How To RVC
[ Guide by @diablofx, other guides linked with credit ] [ contributors all welcome! ]
I will primarily be focusing on creating a dataset and local training in this guide, given the abundance of tutorials on other subjects.
I'll specifically focus on Windows, (training on Mac isnt it). While aiming for conciseness, this guide is not for absolute beginners. Limited coverage of paid tools is intentional, as most readers probably lack access. If you do have access, you probably wouldn't be reading this guide.
This guide will still work on all versions of RVC
I will still mention everything else, so feel free to still follow the guide
~ Table of Content ~
- PREPARATIONS 📜
- CREATING A DATASET 🔉
- Where to get your audio? 🤔
- How to prepare your dataset
- Length of the Dataset 📏
- Isolating Vocals
- Using UVR
- Best Settings for Isolation
- Noise Gating
- Normalising
- Truncating
- De-Esser
- TRAINING 💪
- Using Tensorboard
- How to read the graphs
- How to spot overtraining
- How to train properly
- Sample-Rate & other settings
- Continue Training a model
- Using Tensorboard
- INFERENCE - How to make AI Cover 🗣️
- PUBLISHING A MODEL 📤
- REAL-TIME VOICE CHANGER 🎤
- TTS/Text-to-Speech 🛠️
- Cloud-Alternatives ☁️
📜 PREPARATIONS 📜
Before doing ANYTHING, you need to get an RVC installation.
This Guide covers the process when training locally first, go here if you are not planning to train locally.
(I will link each equivalent guide in each section)
🖥️ Installing Mainline-RVC locally 🖥️
(Update: Removed the mention of the Mangio-RVC Fork)
Before proceeding, ensure that you have Python 3.10 installed, and be sure to select "Add Python to Environment Variables (PATH)" during the installation to avoid issues!
(and make sure your GPU is good enough, 2nd gen RTX or above, otherwise don't bother with using local and use Colab or Ilaria RVC instead.
I would personally use Mainline-RVC and i would recommend you to install that too.
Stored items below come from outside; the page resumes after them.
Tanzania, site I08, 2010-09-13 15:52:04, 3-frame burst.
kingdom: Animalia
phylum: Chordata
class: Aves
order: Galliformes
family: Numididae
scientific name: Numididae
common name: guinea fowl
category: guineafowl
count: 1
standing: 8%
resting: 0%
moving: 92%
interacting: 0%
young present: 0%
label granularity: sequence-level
Just go to the releases page I linked and download the package corresponding to your GPU and extract it.
- Download and extract the zip file to your preferred location.
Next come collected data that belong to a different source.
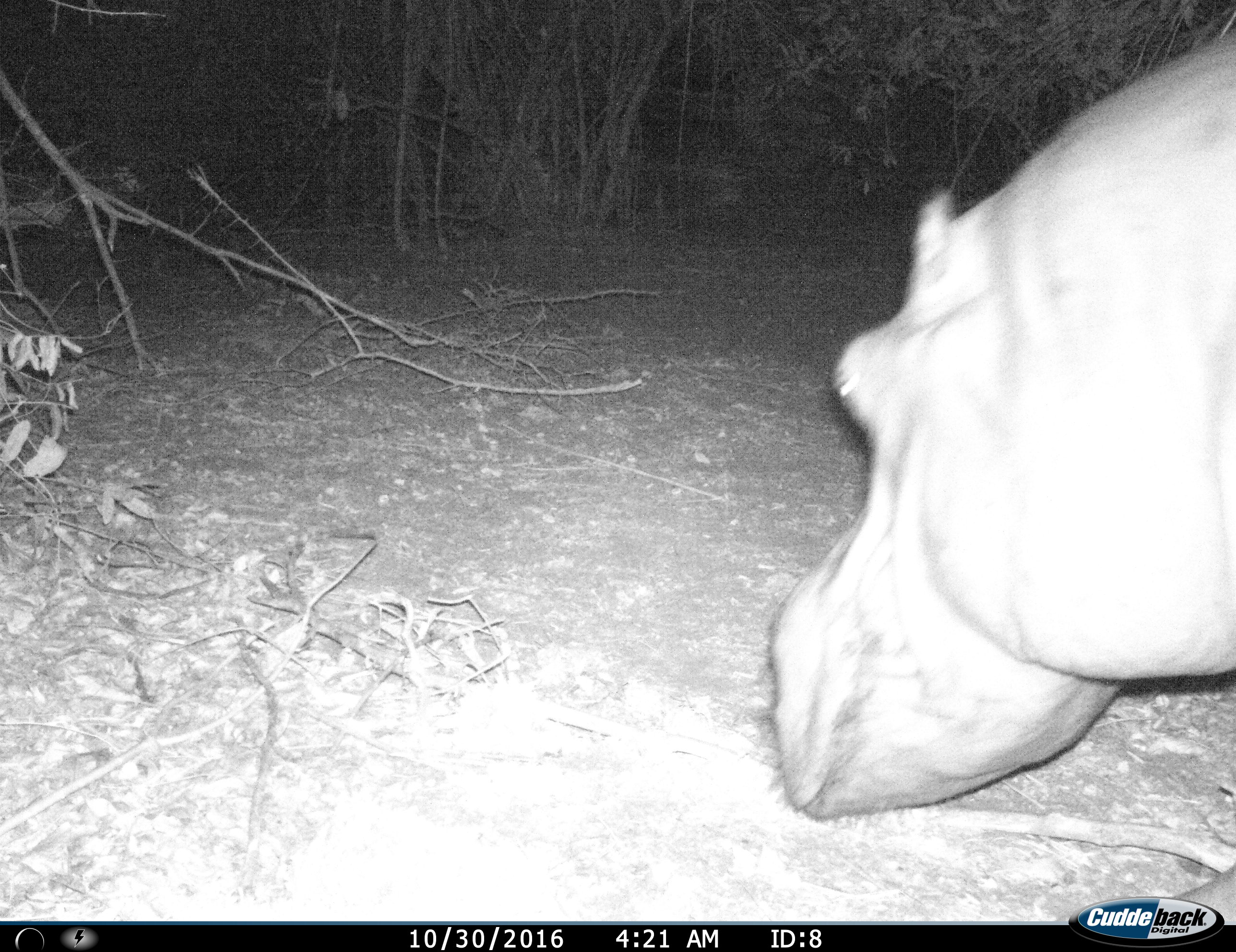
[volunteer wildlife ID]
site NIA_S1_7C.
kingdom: Animalia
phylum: Chordata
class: Mammalia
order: Artiodactyla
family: Hippopotamidae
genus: Hippopotamus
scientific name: Hippopotamus amphibius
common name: hippopotamus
Hippopotamus (Hippopotamus amphibius), count 1. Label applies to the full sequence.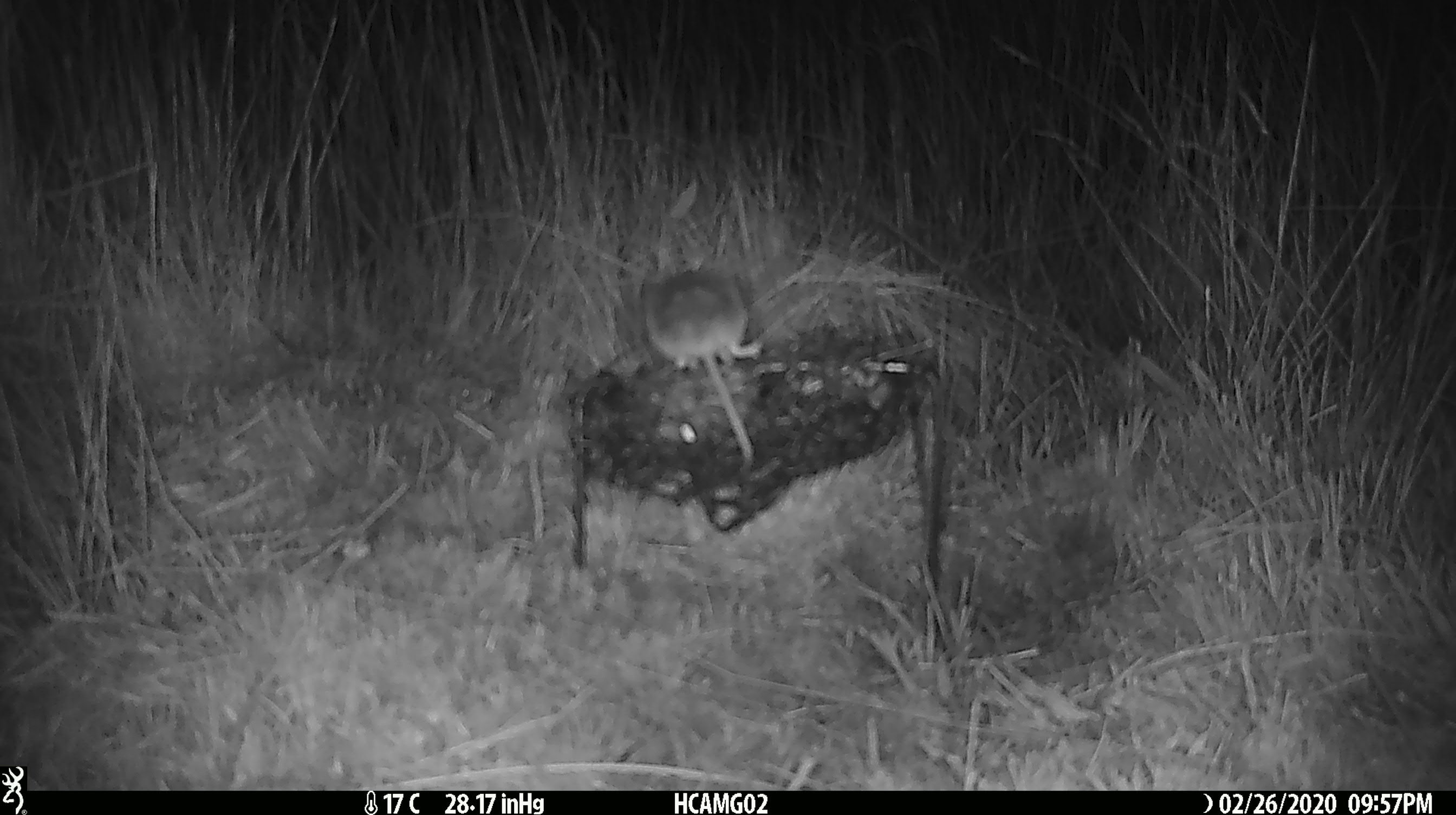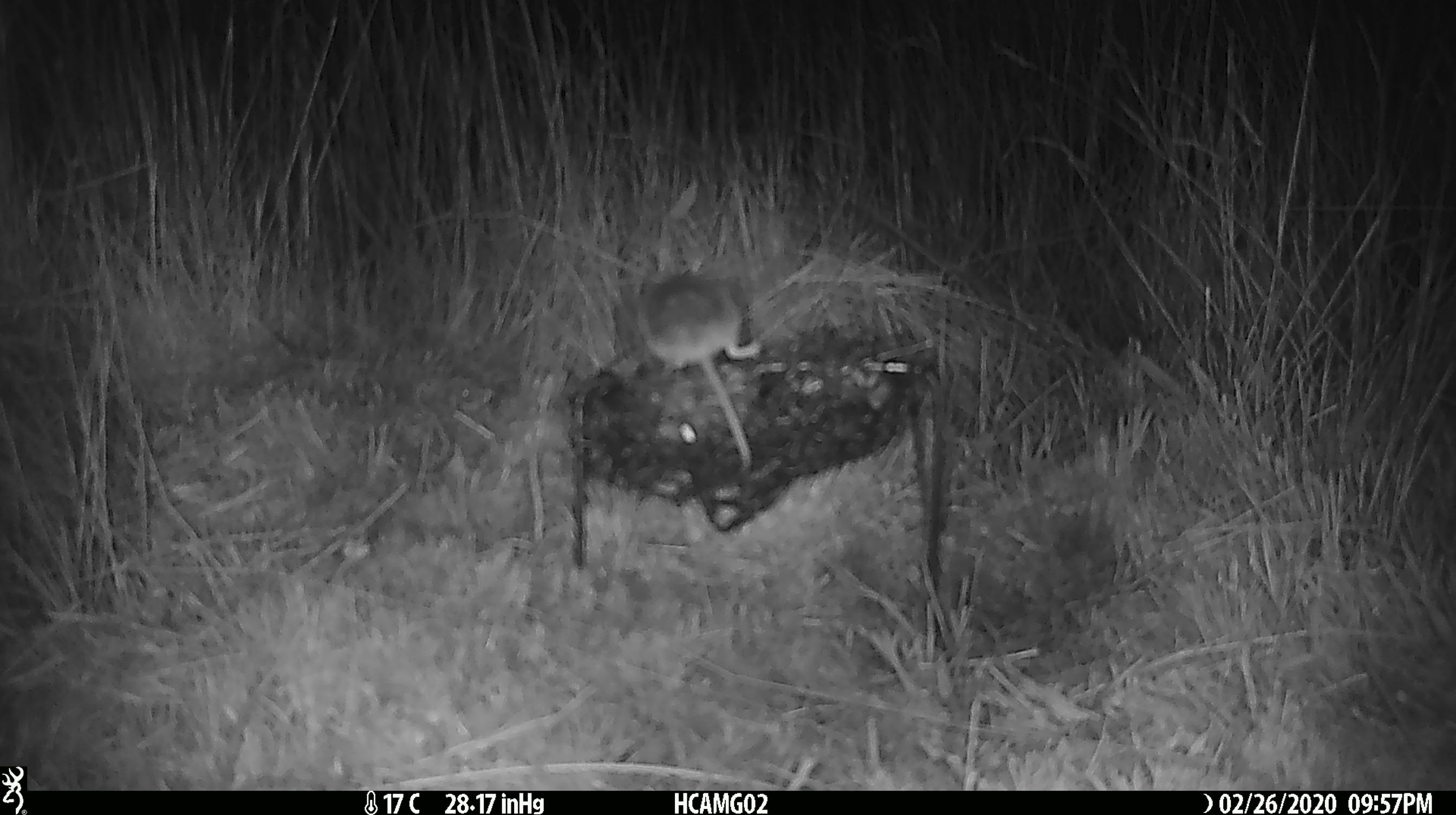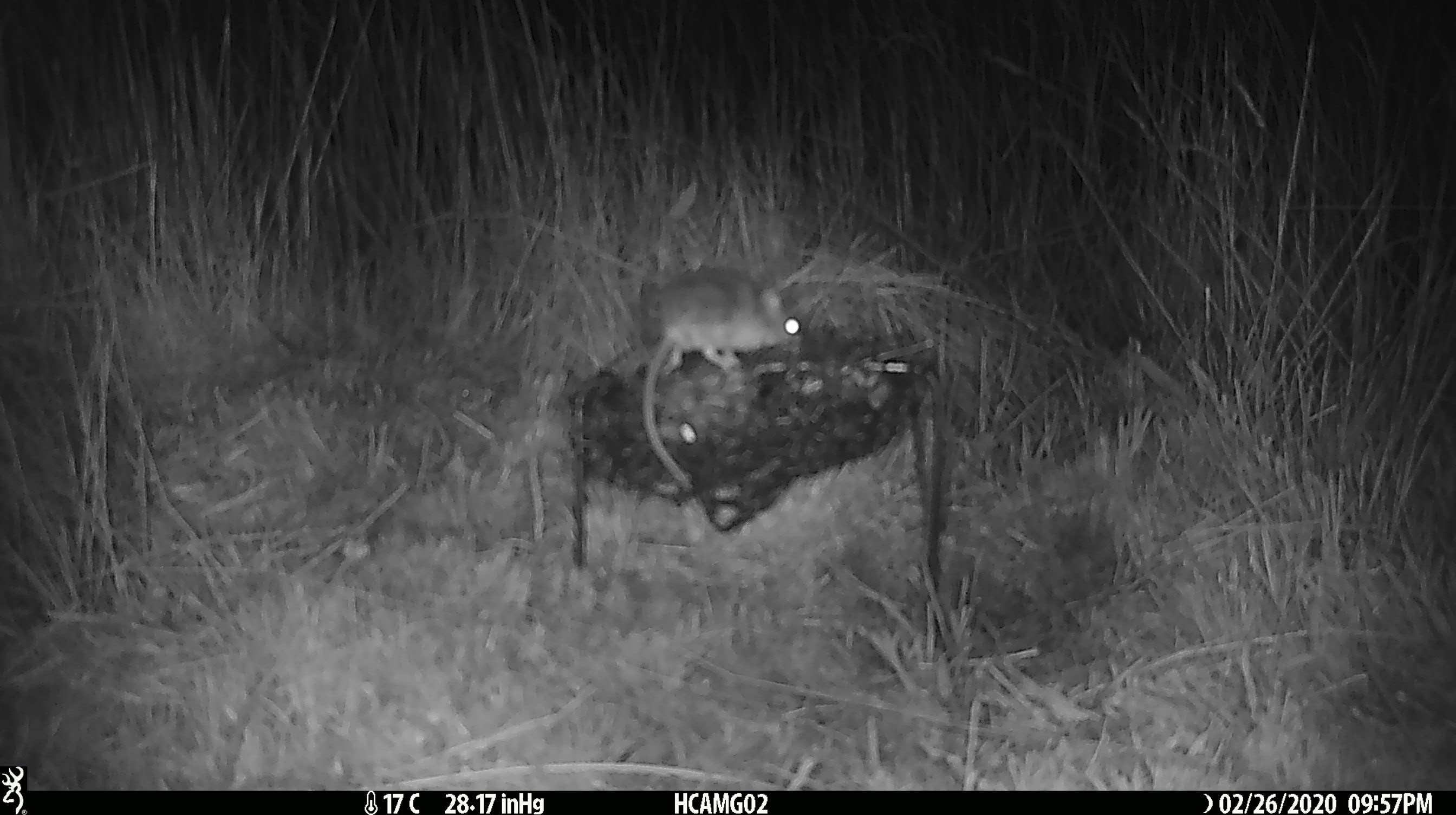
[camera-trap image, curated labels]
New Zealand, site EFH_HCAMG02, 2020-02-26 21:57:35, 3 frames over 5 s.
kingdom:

- Create a new folder (recommended), ensuring no spaces in folder names to prevent potential issues later.
- Launch the official Web UI Interface by running the go-web.bat file (or the corresponding custom one if you have one installed)

OPTIONAL: Easy-GUI & RavenUI
You can also install the Easy-GUI for a simplified custom interface, although I don't recommend it due to reduced features. If you decide to install it, extract it into your newly created folder and run the batch file. After installation, launch the 'run_easiergui.bat' file as you would for the regular interface.
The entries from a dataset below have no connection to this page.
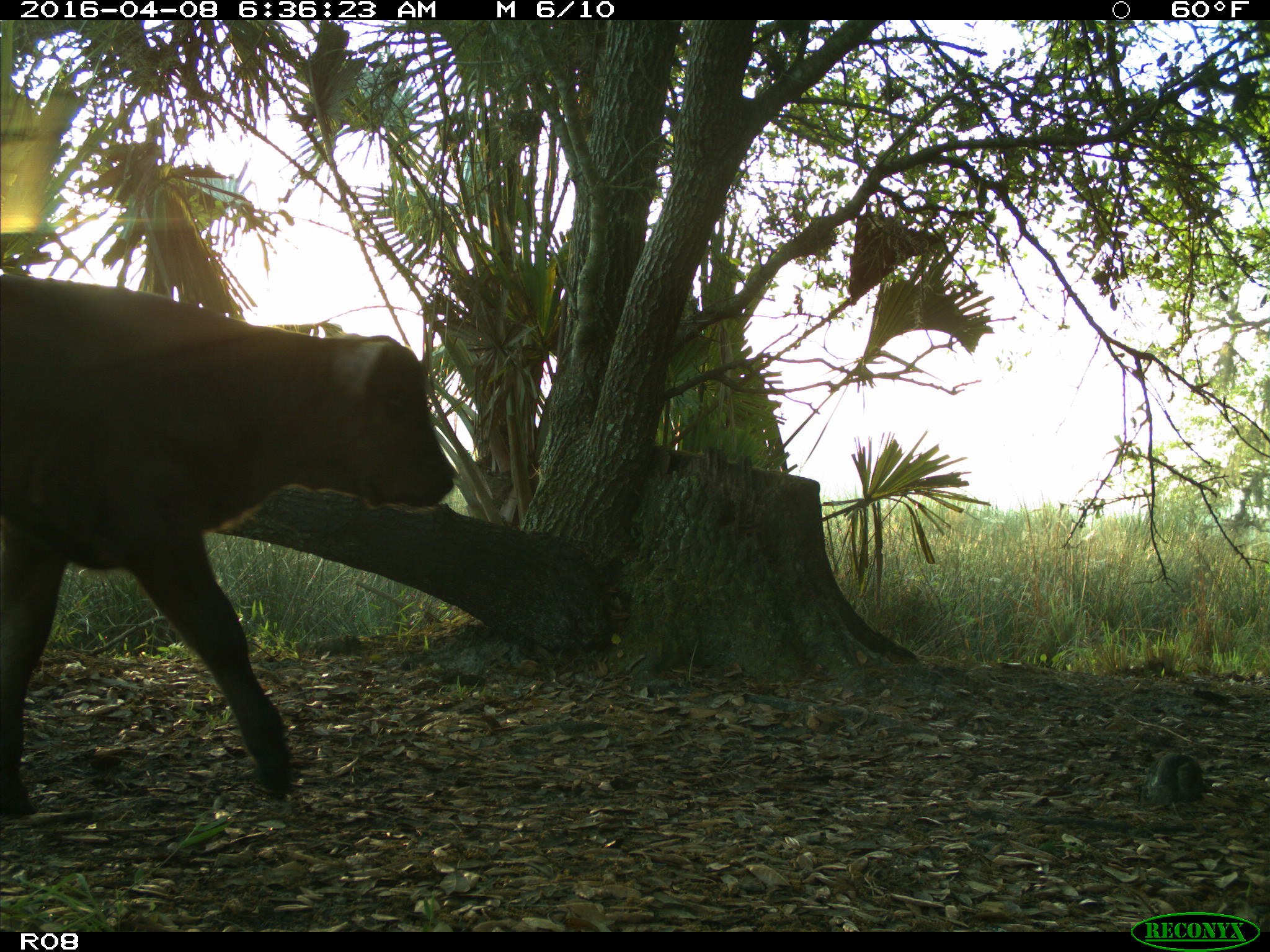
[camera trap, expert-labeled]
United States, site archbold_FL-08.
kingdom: Animalia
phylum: Chordata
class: Mammalia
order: Artiodactyla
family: Bovidae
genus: Bos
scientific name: Bos taurus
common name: domestic cow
Same with RavenUI (I do recommend this one).
If you ever want to make your own custom UI, this RENTRY might help you in knowing what lines to change
📈 Installing Tensorboard 📈
Install Tensorboard, a crucial but often overlooked tool for maximizing a model's potential and avoiding unintended issues, or even completely ruining a model. Drop the linked file into your RVC folder and install it.
Use that same .cmd whenever you wish to access Tensorboard. I explain how to use it properly here.
Now that you have RVC installed, let's talk about how to make a good dataset that you can train.
🔉 CREATING A DATASET 🔉
Datasets are just Audio Files that have been processed to remove things that you do not want in it. But first, you need to download some of the audio samples of the character/sound you want...
🤔Where to get your audio? 🤔
Always prioritize high-quality audio rips in stereo format with a higher sample rate, preferably sourced from official platforms like Spotify, Qobuz, etc.
Stereo = Audio with 2 channels (left and right ear)
Opt for a lossless format such as .flac over mp3 or YouTube rips for superior audio quality — though other formats may suffice, it's advisable to avoid them if possible (please i beg you). I won't delve into other specific methods here, for obvious reasons.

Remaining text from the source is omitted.